Despite a limited role for half of the year, Williams ended up the team’s second leading rusher, his 656 yards more than doubling the total of the next-closest running back, as he averaged 5.2 yards per carry and found the endzone four times.
It took a little while, but now Williams is one of MSU’s brightest young stars and is all but cemented as the running back of the not-so-distant future for the Bulldogs.
“It was just a process,” he said, again declining to give himself too much credit.
He wasn’t lying, of course. It was a process, and one that included Williams having to learn just how much he didn’t know. In his words, he had to find himself as a football player.
“He would call and talk about struggling with pass protection and things like that,” Welch said. “The advanced offense that colleges run compared to us in high school – we weren’t a zone team. We were a block-down, kick-out where he knew what hole to hit as soon as we snapped the ball. I think it took him a little while to develop that patience.
“At that level,” he continued, “everybody who plays was the man on their high school team. We were just trying to talk to him and tell him, ‘Your time is coming. Just continue to work hard and be patient and do everything the coaches ask you to do.’”
So, he did exactly that. While he redshirted in 2014, as he saw exceedingly little time as a freshman in 2015, and as he waited on his chance as a sophomore in 2016, Williams was working on whatever his coaches gave him. He was developing his vision.
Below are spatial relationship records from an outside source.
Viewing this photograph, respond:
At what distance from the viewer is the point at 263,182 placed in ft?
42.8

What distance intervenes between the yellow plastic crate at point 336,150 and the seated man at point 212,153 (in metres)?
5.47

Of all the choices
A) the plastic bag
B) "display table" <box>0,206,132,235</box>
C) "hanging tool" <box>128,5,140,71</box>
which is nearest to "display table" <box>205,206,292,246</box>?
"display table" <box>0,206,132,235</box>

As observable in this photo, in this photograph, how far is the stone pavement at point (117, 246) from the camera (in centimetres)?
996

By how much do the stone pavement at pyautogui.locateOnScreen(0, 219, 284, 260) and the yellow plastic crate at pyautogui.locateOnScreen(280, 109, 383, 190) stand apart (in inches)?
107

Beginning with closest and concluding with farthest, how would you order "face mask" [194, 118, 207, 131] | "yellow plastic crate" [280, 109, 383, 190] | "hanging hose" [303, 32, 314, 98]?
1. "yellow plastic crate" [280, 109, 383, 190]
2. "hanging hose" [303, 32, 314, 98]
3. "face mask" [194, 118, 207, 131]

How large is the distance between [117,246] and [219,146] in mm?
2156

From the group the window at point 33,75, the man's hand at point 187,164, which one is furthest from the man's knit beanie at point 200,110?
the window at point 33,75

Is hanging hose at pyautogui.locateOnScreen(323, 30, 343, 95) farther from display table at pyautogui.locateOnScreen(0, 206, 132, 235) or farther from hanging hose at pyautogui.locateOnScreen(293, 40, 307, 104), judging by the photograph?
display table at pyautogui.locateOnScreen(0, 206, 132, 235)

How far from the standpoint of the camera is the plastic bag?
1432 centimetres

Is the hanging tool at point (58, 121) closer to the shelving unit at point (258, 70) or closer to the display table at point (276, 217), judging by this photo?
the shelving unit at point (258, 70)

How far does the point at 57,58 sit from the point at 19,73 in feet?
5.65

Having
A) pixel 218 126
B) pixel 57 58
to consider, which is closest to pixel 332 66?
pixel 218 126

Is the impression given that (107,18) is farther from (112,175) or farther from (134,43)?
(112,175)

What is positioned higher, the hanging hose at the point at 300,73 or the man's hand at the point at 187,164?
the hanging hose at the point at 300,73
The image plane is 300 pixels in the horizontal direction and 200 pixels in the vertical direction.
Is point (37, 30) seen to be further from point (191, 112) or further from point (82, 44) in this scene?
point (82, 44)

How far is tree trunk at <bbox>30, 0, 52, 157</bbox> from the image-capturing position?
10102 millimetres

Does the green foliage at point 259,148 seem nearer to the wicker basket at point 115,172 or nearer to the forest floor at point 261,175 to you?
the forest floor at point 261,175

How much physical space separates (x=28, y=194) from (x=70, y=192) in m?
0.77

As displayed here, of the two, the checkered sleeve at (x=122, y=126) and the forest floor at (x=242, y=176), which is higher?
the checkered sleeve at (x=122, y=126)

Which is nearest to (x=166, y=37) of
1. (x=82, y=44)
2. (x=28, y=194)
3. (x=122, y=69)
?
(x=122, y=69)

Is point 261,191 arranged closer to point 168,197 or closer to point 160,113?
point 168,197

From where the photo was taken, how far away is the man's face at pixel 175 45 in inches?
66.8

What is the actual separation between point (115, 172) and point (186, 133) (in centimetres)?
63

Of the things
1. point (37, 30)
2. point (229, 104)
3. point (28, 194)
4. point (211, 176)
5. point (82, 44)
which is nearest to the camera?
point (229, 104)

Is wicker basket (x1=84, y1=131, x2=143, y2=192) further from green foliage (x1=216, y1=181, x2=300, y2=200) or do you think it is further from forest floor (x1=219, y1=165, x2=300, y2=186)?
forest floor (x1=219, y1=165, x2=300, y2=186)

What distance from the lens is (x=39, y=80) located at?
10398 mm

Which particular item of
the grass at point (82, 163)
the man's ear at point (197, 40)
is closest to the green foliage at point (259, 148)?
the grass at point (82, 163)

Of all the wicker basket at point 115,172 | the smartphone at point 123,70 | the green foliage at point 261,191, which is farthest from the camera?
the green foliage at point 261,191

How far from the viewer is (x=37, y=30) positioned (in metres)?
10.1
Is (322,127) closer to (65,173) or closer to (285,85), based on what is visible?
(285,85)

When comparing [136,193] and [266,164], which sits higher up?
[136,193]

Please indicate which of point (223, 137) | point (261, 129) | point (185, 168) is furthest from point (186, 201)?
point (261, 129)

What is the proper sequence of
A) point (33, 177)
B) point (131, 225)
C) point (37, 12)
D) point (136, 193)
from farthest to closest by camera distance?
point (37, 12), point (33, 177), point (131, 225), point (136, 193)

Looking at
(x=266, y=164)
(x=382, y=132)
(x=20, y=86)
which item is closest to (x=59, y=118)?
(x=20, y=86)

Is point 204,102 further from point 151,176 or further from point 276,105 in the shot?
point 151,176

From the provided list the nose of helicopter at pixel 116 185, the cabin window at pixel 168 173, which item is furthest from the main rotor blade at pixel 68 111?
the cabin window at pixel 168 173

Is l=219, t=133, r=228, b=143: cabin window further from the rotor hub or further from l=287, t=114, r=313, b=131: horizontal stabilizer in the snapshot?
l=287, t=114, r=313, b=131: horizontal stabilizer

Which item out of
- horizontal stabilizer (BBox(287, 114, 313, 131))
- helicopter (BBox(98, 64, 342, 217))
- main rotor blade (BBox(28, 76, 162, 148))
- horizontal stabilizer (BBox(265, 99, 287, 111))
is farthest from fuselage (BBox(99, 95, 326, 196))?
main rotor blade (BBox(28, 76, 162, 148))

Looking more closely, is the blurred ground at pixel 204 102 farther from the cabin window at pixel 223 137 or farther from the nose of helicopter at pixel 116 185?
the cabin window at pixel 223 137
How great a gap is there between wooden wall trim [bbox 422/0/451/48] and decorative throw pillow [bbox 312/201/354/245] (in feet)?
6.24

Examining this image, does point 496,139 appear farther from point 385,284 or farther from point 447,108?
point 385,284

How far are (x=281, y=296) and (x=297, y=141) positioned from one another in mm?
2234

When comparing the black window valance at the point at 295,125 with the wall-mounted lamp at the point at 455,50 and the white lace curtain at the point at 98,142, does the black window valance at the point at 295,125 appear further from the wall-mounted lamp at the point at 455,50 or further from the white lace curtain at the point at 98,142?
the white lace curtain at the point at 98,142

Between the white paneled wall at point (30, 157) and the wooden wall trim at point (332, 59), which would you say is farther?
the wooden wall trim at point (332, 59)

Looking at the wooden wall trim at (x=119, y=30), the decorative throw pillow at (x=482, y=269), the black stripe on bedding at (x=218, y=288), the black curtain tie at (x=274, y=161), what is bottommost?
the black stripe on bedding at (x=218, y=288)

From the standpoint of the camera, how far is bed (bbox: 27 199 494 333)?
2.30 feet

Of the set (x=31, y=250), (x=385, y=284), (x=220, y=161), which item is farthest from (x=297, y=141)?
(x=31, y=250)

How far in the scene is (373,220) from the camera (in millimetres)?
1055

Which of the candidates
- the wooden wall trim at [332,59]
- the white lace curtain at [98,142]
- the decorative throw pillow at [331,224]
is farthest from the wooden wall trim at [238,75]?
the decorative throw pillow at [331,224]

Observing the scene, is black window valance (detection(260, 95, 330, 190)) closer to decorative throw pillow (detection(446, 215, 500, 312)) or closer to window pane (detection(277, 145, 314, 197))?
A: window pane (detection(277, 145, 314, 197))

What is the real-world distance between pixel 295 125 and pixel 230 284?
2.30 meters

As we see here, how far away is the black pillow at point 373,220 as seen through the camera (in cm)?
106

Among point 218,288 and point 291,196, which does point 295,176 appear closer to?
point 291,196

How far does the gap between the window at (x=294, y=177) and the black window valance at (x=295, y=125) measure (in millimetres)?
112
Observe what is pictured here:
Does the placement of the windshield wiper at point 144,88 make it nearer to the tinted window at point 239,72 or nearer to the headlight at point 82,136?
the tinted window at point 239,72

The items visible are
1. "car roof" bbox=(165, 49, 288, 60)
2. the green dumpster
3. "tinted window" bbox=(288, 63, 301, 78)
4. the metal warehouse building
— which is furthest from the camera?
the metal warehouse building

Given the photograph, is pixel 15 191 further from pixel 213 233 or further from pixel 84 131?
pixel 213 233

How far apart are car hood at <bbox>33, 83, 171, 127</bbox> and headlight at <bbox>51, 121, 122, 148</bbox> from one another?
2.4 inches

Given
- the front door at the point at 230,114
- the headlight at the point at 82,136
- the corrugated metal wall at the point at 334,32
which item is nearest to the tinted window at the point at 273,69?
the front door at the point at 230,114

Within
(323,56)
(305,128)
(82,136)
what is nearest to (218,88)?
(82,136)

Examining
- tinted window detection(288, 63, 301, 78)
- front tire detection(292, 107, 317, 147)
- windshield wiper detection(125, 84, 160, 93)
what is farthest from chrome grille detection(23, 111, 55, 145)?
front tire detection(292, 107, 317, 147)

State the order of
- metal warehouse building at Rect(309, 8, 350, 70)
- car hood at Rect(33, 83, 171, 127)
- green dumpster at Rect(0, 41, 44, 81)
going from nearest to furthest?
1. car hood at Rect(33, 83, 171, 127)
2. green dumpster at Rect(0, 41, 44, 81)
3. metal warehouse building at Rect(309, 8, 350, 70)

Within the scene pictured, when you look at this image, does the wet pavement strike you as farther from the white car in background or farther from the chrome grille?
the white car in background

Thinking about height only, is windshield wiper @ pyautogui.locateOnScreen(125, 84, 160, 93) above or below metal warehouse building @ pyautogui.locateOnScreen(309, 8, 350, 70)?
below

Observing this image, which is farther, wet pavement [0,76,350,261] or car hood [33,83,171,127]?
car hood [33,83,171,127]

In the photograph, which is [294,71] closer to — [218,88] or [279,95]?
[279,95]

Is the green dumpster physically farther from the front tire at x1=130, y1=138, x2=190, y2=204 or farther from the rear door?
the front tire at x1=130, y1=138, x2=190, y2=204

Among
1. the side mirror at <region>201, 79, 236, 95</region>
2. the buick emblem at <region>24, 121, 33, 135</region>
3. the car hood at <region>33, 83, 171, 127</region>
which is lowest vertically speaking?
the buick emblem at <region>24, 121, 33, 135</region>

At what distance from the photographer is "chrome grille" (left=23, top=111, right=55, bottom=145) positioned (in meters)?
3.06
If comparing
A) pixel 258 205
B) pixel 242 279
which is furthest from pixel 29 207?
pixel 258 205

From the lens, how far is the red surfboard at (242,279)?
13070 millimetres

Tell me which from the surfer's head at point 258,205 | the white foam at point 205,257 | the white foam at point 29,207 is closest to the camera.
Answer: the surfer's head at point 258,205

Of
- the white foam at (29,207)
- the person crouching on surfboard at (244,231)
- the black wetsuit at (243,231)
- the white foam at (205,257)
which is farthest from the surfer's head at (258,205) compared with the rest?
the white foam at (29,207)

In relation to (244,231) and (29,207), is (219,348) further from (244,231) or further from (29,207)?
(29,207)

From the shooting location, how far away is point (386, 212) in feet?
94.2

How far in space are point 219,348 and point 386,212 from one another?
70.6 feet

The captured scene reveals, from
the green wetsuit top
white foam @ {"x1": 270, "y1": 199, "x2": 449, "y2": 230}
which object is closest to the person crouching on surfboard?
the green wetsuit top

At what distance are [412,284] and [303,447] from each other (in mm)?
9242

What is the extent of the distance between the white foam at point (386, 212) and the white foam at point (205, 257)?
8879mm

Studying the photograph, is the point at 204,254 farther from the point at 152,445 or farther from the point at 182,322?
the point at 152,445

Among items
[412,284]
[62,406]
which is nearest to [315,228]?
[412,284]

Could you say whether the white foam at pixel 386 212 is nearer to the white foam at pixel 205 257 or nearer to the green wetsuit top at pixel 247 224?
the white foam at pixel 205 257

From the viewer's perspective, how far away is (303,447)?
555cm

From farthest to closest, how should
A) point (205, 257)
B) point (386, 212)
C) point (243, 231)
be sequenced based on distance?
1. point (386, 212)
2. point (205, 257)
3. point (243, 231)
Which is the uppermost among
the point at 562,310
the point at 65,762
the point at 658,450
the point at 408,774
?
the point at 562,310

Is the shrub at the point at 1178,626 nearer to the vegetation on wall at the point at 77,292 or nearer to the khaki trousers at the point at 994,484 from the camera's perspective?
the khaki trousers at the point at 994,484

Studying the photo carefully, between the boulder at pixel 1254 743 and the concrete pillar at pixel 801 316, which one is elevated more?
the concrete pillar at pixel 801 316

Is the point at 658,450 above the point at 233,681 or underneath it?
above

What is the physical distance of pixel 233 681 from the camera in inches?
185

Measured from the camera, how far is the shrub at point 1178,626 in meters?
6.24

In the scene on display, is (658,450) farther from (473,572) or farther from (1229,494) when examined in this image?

He was memorizing the plays. Perhaps most importantly, he was learning how to block.
“When you get to the college level, it’s more than just running the ball,” he said. “You’ve got to learn how to block. I love blocking for my teammates because they love blocking for me … In high school, I didn’t do a lot of blocking, so I had to find myself there. With my cuts, I had to learn to keep my head up and have vision. You just have to find yourself. Once you find yourself and get that confidence, there ain’t no stopping you, I promise.”
Williams, quite clearly, has found himself, and with that self-discovery has come the quiet confidence of a force that considers itself to be unstoppable. The A-Train is back on the tracks.
Talking to him now, one thing is clear: Aeris Williams doesn’t think things. He knows them. In interviews with reporters – when he can be coaxed into speaking publicly, that is – his answers to questions come in clearly declarative form. He speaks what he believes to be absolute truth and delivers his truths in an exceedingly matter-of-fact manner – even if it’s not about football or his faith or his family.
Why are you so confident in everything you say, he was asked?
“Because I’m not lying to you,” he quickly responded with a disbelieving chuckle, drawing laughs from the room of reporters surrounding him.
Among the topics he confidently expressed his feelings on, Williams discussed the future of MSU’s offense, and its backfield specifically, at length – a conversation coming as MSU neared the end of preparation for its bowl game in St. Petersburg.
While Williams was steadily working his way onto the field this fall, his quarterback and fellow sophomore Nick Fitzgerald led the Southeastern Conference in total offense, setting the classmates up as one of the conference’s and even the country’s most dynamic duos and dangerous running threats for the foreseeable future.
“Our years here,” Williams began in earnest, “I promise, for Mississippi State, the running game is looking great. I promise it’s bright for the future.”
In Starkville and to the Bulldogs who cheer for him, Williams’s legacy has just begun to be written. In West Point and to those in the city that raised him, his status as legend is already assured.
“To all of us here in West Point to see him have the year he had is very exciting for us,” Chambless said, “but at the same time, we’re his biggest fans no matter what. If he doesn’t step on the field, we’re his biggest fans and he knows that.”
However, Mayor Robinson added, “I think his career is just beginning.”